-- Opening Marker --

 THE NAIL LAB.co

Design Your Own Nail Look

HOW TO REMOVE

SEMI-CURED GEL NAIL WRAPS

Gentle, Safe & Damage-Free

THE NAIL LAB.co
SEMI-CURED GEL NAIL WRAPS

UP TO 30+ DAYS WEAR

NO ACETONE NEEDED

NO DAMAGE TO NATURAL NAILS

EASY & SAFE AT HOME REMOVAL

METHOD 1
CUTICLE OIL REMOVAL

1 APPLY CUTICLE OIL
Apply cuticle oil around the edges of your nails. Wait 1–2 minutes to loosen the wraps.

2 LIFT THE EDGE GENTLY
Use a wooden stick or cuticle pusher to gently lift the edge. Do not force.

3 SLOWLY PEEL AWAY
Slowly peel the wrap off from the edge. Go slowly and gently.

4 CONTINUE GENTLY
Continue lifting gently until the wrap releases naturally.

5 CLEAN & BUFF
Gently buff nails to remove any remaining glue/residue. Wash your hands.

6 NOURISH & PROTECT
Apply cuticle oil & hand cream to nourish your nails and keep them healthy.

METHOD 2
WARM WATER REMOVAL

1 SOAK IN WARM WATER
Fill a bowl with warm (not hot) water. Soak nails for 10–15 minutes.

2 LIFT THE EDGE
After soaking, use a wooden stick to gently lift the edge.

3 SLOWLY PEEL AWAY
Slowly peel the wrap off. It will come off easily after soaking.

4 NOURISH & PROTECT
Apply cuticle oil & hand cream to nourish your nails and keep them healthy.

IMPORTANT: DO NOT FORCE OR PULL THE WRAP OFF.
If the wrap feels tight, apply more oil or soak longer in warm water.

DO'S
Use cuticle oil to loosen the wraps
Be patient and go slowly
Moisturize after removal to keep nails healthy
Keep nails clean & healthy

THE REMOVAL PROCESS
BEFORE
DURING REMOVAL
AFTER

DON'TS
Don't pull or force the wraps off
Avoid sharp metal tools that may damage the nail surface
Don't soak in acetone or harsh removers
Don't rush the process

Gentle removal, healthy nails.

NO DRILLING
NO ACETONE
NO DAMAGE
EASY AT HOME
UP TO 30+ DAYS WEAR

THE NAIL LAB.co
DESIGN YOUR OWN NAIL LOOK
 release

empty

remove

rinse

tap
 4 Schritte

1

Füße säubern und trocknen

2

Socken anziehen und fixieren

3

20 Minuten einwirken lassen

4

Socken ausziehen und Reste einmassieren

-- Closing Marker --

- [Requirement]
Of the lines above, show those in which "Gentle" appears.

- [Written response]
Gentle, Safe & Damage-Free
Gentle removal, healthy nails.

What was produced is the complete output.